**AUFGABEN:**
(1) Gib alles im Ausgangstext von „Gottes Existenz kann“ bis hinunter zu „zu finden (Pantheismus).“ wortgetreu wieder.
(2) Nenne sämtliche Bibelstellen, auf die der Ausgangstext in Klammern verweist.

**AUSGANGSTEXT:**
Gottes Existenz kann an seinen Werken, der Schöpfung, erkannt werden. Diese Wahrheit war ganz offensichtlich, denn auch in Athen gab es Menschen, die daran glaubten, dass einen Gott gab, der alles geschaffen hatte. Aber die Offenbarung, die sie (und die anderen Menschen) über diesen Gott besaßen, war unvollständig (vgl. Römer 2, 14 – 16).  Einzelne Punkte dieser Offenbarung Gottes werden von Paulus in seiner Rede angesprochen:

* Der eine wahre Gott ist der Schöpfer aller Dinge, selbst aber ungeschaffen und von Seiner Schöpfung zu unterscheiden (Apostelgeschichte 17, 24). Damit widerspricht Paulus dem weit verbreiteten Glauben der Griechen, Gott “sei in allem“ bzw. “eins mit allem“ und darum auch in allem zu finden (Pantheismus).

* Der eine wahre Gott erhält alle Dinge zu Gunsten des Menschen, Er aber hat es nicht nötig, dass Menschen Ihm dienen (Apostelgeschichte 17, 25). Damit widersprach Paulus der Ansicht der Epikureer, Gott würde sich nicht für die Menschen interessieren (Deismus).

* Der eine wahre Gott hat alle Nationen aus einem Menschen hervorgehen lassen. Darum ist keine Nation “höherwertig“ oder “besser“ (Apostelgeschichte 17, 26). Das widersprach der Überzeugung, die die Griechen von sich selbst als Nation hatten.

**AUSGELESENE DATEN:**
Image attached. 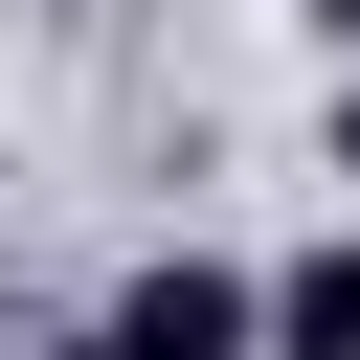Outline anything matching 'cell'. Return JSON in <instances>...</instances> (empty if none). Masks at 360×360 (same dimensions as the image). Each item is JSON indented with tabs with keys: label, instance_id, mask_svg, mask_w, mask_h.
<instances>
[{
	"label": "cell",
	"instance_id": "1",
	"mask_svg": "<svg viewBox=\"0 0 360 360\" xmlns=\"http://www.w3.org/2000/svg\"><path fill=\"white\" fill-rule=\"evenodd\" d=\"M112 338H135V360H270V270H225V248H158V270L112 292Z\"/></svg>",
	"mask_w": 360,
	"mask_h": 360
},
{
	"label": "cell",
	"instance_id": "2",
	"mask_svg": "<svg viewBox=\"0 0 360 360\" xmlns=\"http://www.w3.org/2000/svg\"><path fill=\"white\" fill-rule=\"evenodd\" d=\"M270 360H360V225L270 270Z\"/></svg>",
	"mask_w": 360,
	"mask_h": 360
},
{
	"label": "cell",
	"instance_id": "3",
	"mask_svg": "<svg viewBox=\"0 0 360 360\" xmlns=\"http://www.w3.org/2000/svg\"><path fill=\"white\" fill-rule=\"evenodd\" d=\"M292 22H315V45H338V68H360V0H292Z\"/></svg>",
	"mask_w": 360,
	"mask_h": 360
},
{
	"label": "cell",
	"instance_id": "4",
	"mask_svg": "<svg viewBox=\"0 0 360 360\" xmlns=\"http://www.w3.org/2000/svg\"><path fill=\"white\" fill-rule=\"evenodd\" d=\"M22 360H135V338H112V315H90V338H22Z\"/></svg>",
	"mask_w": 360,
	"mask_h": 360
},
{
	"label": "cell",
	"instance_id": "5",
	"mask_svg": "<svg viewBox=\"0 0 360 360\" xmlns=\"http://www.w3.org/2000/svg\"><path fill=\"white\" fill-rule=\"evenodd\" d=\"M338 180H360V90H338Z\"/></svg>",
	"mask_w": 360,
	"mask_h": 360
}]
</instances>
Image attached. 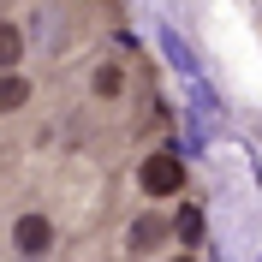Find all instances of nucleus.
<instances>
[{"label": "nucleus", "instance_id": "2", "mask_svg": "<svg viewBox=\"0 0 262 262\" xmlns=\"http://www.w3.org/2000/svg\"><path fill=\"white\" fill-rule=\"evenodd\" d=\"M12 250L18 256H48L54 250V221L48 214H24V221L12 227Z\"/></svg>", "mask_w": 262, "mask_h": 262}, {"label": "nucleus", "instance_id": "5", "mask_svg": "<svg viewBox=\"0 0 262 262\" xmlns=\"http://www.w3.org/2000/svg\"><path fill=\"white\" fill-rule=\"evenodd\" d=\"M12 66H24V30L12 18H0V72H12Z\"/></svg>", "mask_w": 262, "mask_h": 262}, {"label": "nucleus", "instance_id": "4", "mask_svg": "<svg viewBox=\"0 0 262 262\" xmlns=\"http://www.w3.org/2000/svg\"><path fill=\"white\" fill-rule=\"evenodd\" d=\"M173 232H179L185 250H203V232H209V227H203V209H196V203H185L179 221H173Z\"/></svg>", "mask_w": 262, "mask_h": 262}, {"label": "nucleus", "instance_id": "1", "mask_svg": "<svg viewBox=\"0 0 262 262\" xmlns=\"http://www.w3.org/2000/svg\"><path fill=\"white\" fill-rule=\"evenodd\" d=\"M137 185H143L149 196H179L185 191V161L173 155V149H155V155L137 167Z\"/></svg>", "mask_w": 262, "mask_h": 262}, {"label": "nucleus", "instance_id": "3", "mask_svg": "<svg viewBox=\"0 0 262 262\" xmlns=\"http://www.w3.org/2000/svg\"><path fill=\"white\" fill-rule=\"evenodd\" d=\"M161 245H167V221L137 214V221H131V232H125V250H131V256H155Z\"/></svg>", "mask_w": 262, "mask_h": 262}, {"label": "nucleus", "instance_id": "6", "mask_svg": "<svg viewBox=\"0 0 262 262\" xmlns=\"http://www.w3.org/2000/svg\"><path fill=\"white\" fill-rule=\"evenodd\" d=\"M30 101V83H24V72H0V114H12V107H24Z\"/></svg>", "mask_w": 262, "mask_h": 262}, {"label": "nucleus", "instance_id": "7", "mask_svg": "<svg viewBox=\"0 0 262 262\" xmlns=\"http://www.w3.org/2000/svg\"><path fill=\"white\" fill-rule=\"evenodd\" d=\"M90 90H96L101 101H114L119 90H125V72H119V66H96V78H90Z\"/></svg>", "mask_w": 262, "mask_h": 262}]
</instances>
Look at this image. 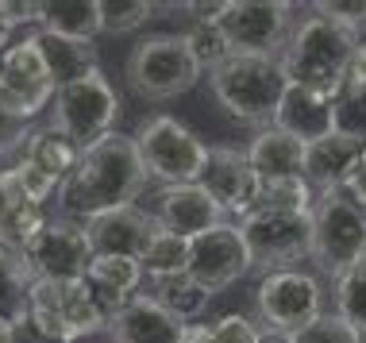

**LÖSUNGEN:**
(1)
Gottes Existenz kann an seinen Werken, der Schöpfung, erkannt werden. Diese Wahrheit war ganz offensichtlich, denn auch in Athen gab es Menschen, die daran glaubten, dass einen Gott gab, der alles geschaffen hatte. Aber die Offenbarung, die sie (und die anderen Menschen) über diesen Gott besaßen, war unvollständig (vgl. Römer 2, 14 – 16).  Einzelne Punkte dieser Offenbarung Gottes werden von Paulus in seiner Rede angesprochen:

* Der eine wahre Gott ist der Schöpfer aller Dinge, selbst aber ungeschaffen und von Seiner Schöpfung zu unterscheiden (Apostelgeschichte 17, 24). Damit widerspricht Paulus dem weit verbreiteten Glauben der Griechen, Gott “sei in allem“ bzw. “eins mit allem“ und darum auch in allem zu finden (Pantheismus).

(2)
- Römer 2, 14 – 16
- Apostelgeschichte 17, 24
- Apostelgeschichte 17, 25
- Apostelgeschichte 17, 26